BLOG

Migrating a critical service from NoSQL to SQL with zero downtime

Tech kitchen
DESCRIPTION

by: Jona Derksen

Within Kramp Hub we are working on an e-commerce platform that sells agricultural products. This platform has a service landscape that consists of a micro services architecture. Each development team has a domain for which they are responsible, with the corresponding micro services. The teams choose the persistence solutions they find suitable for their services

An order management service has been developed for the e-commerce. When this service went live, it was used by hundreds of thousands of customers. Over time, it was decided to replace the persistence. In this article I describe how this process went from the perspective of our development team. I will describe the choices and problems we encountered along the way.

The order service was initially created with google’s datastore database to store all order data. While the use of the service was growing, so was the amount of data to store. Over time extra fields were added to the model and new queries had to be supported. This impacted the performance of our order service a lot. Even to the point where the service was not able to support a specific query because of time-outs.

We had to improve the performance of the service to support the increasing traffic and amount of data. Since the data model had become more relational, we decided to move to a relational database. Therefore we chose to start using a SQL database instead of the current NoSQL database. The more complex entities could then be stored in separate tables and linked using the relation between the data. Next to this, we would be able to start writing better queries to support all the specific requests and most likely be able to support the query that gave time-outs.

To replace the database of this highly critical service without any downtime the following plan was created:
1) The database schema had to be defined.
2) The old data would be migrated using a custom created service. When the data was migrated, a new version of the order service would be deployed. This version would write to both database instances.
3) The data would be validated for being in sync on both database instances.
4) The order service is switched to only depend on the postgres database for the order data.

In the end we managed to migrate without any downtime but came across some problems. Per step I am going to discuss the problems encountered and the way these problems were tackled.

Step 1

 

Database Schema

 

In datastore there were two major kinds that contained all the important order data. In these kinds there were multiple entities that contained embedded entity. These embedded entities contained well-structured data. These embedded entities could therefore be moved to a separate table in postgres and linked using a foreign key to the order.
In one of the kinds the key of entities was a string value containing letters and numbers. Moving the data from this kind to postgres the key would be changed from an alphanumeric key to a numeric key.

These two changes would be the main changes to the data and the schema. Keeping the changes as small as possible would help us avoid logical changes to the order service. Therefore the focus could be kept on the database migration.

Step 2

 

Updating the order service

 

The added logic, was to start writing the order data to both datastore (as usually) and to postgres (new).
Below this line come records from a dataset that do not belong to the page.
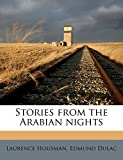 Housman, Laurence: Stories from the Arabian nights
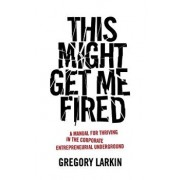 This Might Get Me Fired: A Manual for Thriving in the Corporate Entrepreneurial Underground, Paperback/Gregory Larkin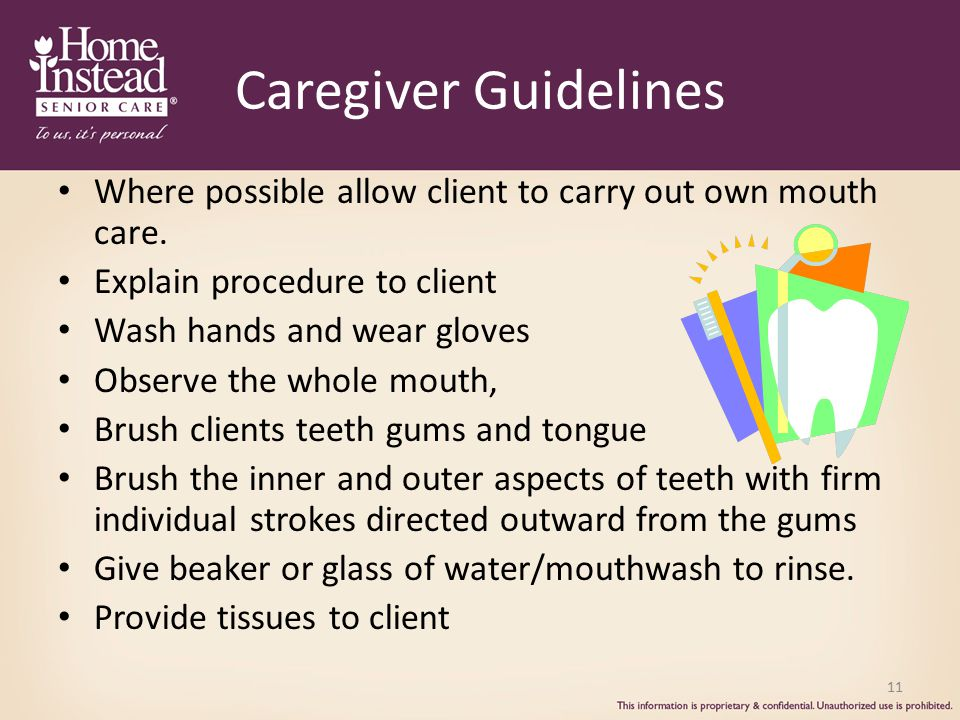 Caregiver Guidelines Where possible allow client to carry out own mouth care. Explain procedure to client.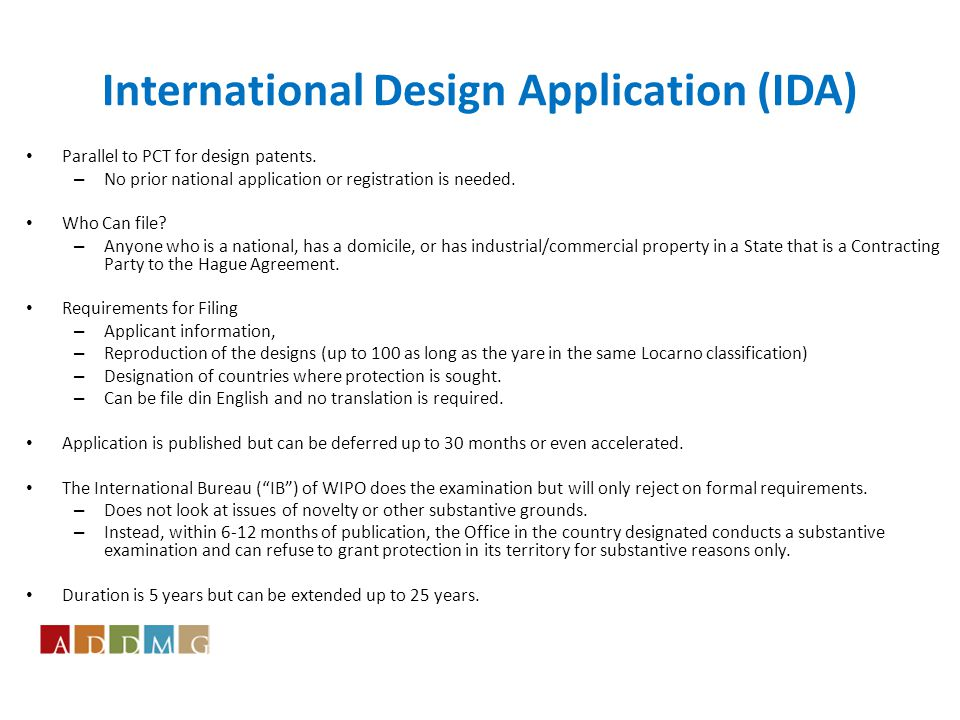 International Design Application (IDA) Parallel to PCT for design patents.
The data would still be read from datastore until step four, when we start reading from postgres instead of datastore.

The entire migration is started because of the performance of the order service not being satisfactory. Letting the service write to two databases would possibly deteriorate the performance even more. The deterioration in performance was expected to be minimal. The extra write operation would take a few milliseconds of extra time in the request. The write action is non-blocking, so it doesn’t delay the service response. The reading action would only happen from either datastore or postgres and therefore not affect the performance negatively.

It was important for the service to keep the same behaviour. This means if something would fail during writing to postgres, this should not affect the order flow. Therefore the service would catch any postgres related error, log this error and continue like nothing happened. This way of working would result in data inconsistencies, but the order flow would not be affected. This would give us time to find and fix any problems as well as any data inconsistencies if they arose.
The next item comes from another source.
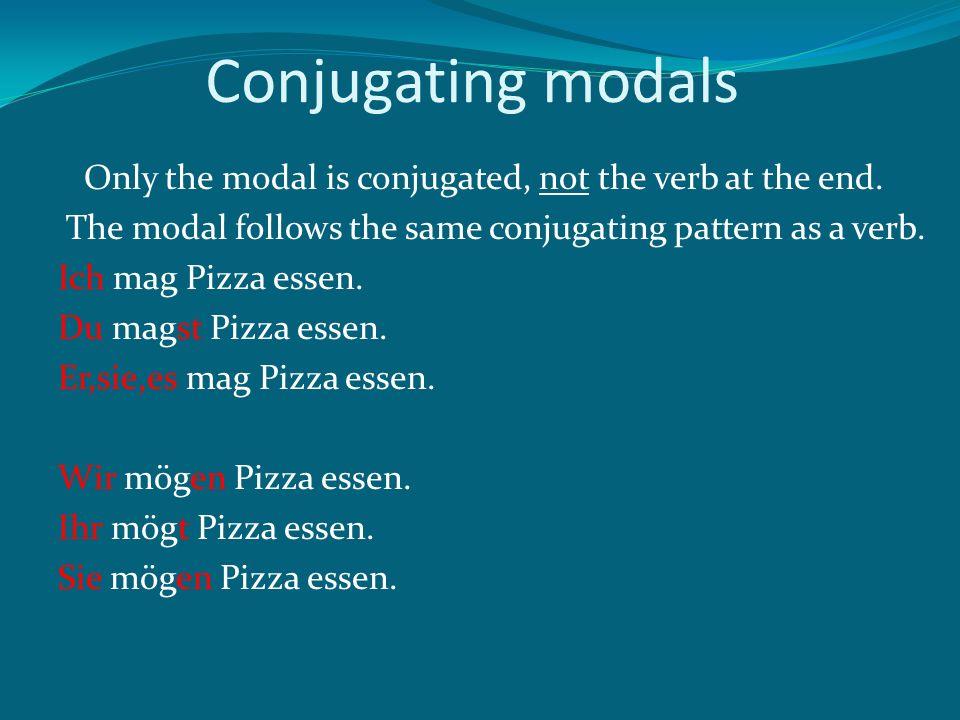 Conjugating modals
The e-commerce platform is active in multiple countries. Therefore it is possible to roll out to the new feature, reading from postges database, per country. The rollout per country was done to ensure stability of the platform and catch problems as quickly as possible with as little impact as possible. Starting with a country with fewer users and monitoring the behaviour before rolling out to the next country.

Migrating the data

 

To migrate all the data the decision was made to create a custom service. The service would read from datastore, map the data to the newly created database schema and insert it into the postgres database. During creating the migration service we found out that it would take too long to migrate all the data this way. Therefore instead of directly connecting to the postgres database and writing the data for every entity, a sql file was created with an insert statement for each entity. This sql file was then used to import all the data into the postgres database. Our test data contained some inconsistencies, which resulted in the import failing. The faulty insert statement was localized in the import file. Some checks were added to validate the data to prevent adding such an invalid statement.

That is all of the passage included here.